Planning documents say: “While there are a number of constraints on this
site, there is also a key opportunity to create a deliberate, defined end to the Victorian terrace.

“Being well connected to transport routes and local amenities, the site presents a good opportunity for sustainable development utilising a robust fabric first approach.”

The development would provide “a high quality, sustainable development
of a fitting use for the location” and “establish a bridge between two historic
neighbourhoods”.

The old malthouse

To be demolished: The Malthouse on the Crescent. Photograph: YorkMix

The malthouse was built by the 1890s.

In the submission to City of York Council, developers say: “Historic England and City of York Council have advised that the former malthouse is valued for its contribution to the character of this part of the Conservation Area, and should be retained and converted to accommodate another use.”

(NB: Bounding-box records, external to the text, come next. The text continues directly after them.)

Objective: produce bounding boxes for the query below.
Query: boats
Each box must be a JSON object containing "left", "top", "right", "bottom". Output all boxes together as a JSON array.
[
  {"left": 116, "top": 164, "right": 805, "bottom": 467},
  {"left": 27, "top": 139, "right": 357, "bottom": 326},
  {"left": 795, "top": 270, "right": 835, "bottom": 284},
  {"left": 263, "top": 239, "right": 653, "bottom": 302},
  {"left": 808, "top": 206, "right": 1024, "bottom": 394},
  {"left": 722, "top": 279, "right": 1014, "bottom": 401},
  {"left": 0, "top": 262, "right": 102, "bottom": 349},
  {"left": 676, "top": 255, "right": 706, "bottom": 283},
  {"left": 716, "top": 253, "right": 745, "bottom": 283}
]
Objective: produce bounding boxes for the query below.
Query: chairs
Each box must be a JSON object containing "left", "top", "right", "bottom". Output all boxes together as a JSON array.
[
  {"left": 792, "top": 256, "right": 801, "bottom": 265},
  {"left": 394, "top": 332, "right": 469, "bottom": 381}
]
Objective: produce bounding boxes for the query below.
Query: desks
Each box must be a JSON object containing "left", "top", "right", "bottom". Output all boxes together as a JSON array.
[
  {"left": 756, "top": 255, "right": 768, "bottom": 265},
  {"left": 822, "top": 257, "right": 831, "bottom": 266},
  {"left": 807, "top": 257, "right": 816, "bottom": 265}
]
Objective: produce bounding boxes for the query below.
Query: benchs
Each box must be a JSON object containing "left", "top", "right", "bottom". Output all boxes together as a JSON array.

They also said that “the loss of the malthouse building would cause harm to the Conservation Area”.

Looking from the end of the Crescent

The York Trades Directory for 1893 shows the occupants included brewer EP Brett. The Brett Brothers ran a number of local pubs, including what is now Yates’ bar.

Developers explored retaining and converting the Malthouse. They say it only “retains a few characteristics of a late nineteenth century malthouse” and has been significantly remodelled.

“The building has not been well maintained and as such would require significant investment to further investigate and remedy issues arising from the general lack of maintenance, the presence of asbestos, cracking to the brick walls and concrete floor, rotting rafters and damp,” a report says.

Converting it to offices would leave many of the workers without access to natural light.

The location would make it unsuitable for a hotel, and there is not enough room to make a feasible residential development, documents say. These uses would also place it conflict with its neighbour, a live music venue.

Another angle on the development
Where the offices are located

Developers write: “We therefore conclude that retention and conversion of the former malthouse would not result in satisfactory accommodation for the uses suggested and, on that basis, would not attract a developer willing to take on a scheme there.”

They say the only practical course is to pull down The Malthouse and build the new offices.